Coherent spin waves in a maximal entropy phase

Abstract

In solids, disorder is conventionally regarded as detrimental to coherence. It typically localizes and dampens collective excitations, as exemplified by Anderson localization or the broadening of magnetic modes in systems lacking long-range order. While high-entropy materials are specifically designed to harness disorder and stabilize homogeneous mixed-phase structures that can display unique properties, this same disorder is nonetheless expected to preclude the formation of coherent magnetic excitations. To test the limits of this picture, we selected the antiferromagnetic system YBaCuFeO5, as it features two distinct transition metal atoms with significantly different magnetic moments, rendering its spin dynamics exceptionally sensitive to local atomic ordering.

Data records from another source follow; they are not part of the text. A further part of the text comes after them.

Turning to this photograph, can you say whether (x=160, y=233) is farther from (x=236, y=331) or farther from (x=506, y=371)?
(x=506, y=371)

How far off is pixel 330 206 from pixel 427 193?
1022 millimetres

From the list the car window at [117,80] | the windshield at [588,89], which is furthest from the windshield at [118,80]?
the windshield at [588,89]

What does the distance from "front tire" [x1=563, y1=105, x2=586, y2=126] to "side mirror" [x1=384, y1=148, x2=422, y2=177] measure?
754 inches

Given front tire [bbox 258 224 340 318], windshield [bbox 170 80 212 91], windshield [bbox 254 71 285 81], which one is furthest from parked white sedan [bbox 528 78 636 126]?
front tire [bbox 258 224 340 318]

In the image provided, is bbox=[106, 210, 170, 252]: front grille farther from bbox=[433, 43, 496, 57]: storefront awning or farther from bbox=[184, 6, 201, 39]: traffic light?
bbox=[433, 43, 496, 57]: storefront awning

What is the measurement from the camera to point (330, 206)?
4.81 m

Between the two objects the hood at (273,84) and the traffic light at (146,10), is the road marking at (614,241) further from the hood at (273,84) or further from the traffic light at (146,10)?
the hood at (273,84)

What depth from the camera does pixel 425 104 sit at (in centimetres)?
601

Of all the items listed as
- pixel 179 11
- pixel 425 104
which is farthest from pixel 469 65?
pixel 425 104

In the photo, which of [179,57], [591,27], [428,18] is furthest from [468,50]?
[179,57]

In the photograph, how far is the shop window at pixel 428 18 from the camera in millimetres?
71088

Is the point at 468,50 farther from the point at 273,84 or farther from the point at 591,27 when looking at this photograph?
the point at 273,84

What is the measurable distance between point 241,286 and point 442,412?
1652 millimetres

Combining resonant inelastic x-ray scattering and linear spin wave theory, we reveal a surprising paradox: YBaCuFeO5 exhibits an unexpected, entropy-driven mixed phase, in which disorder, rather than reducing the lifetime of the collective excitations, favors coherence. In this mixed phase, the spin waves remain dispersive, markedly distinct from those expected for an ordered ground state, and exhibit well-defined acoustic and optical branches separated by a large optical gap. These results demonstrate that in entropy-stabilized magnets, disorder can favor coherent collective modes previously thought to be exclusive to low-entropy systems.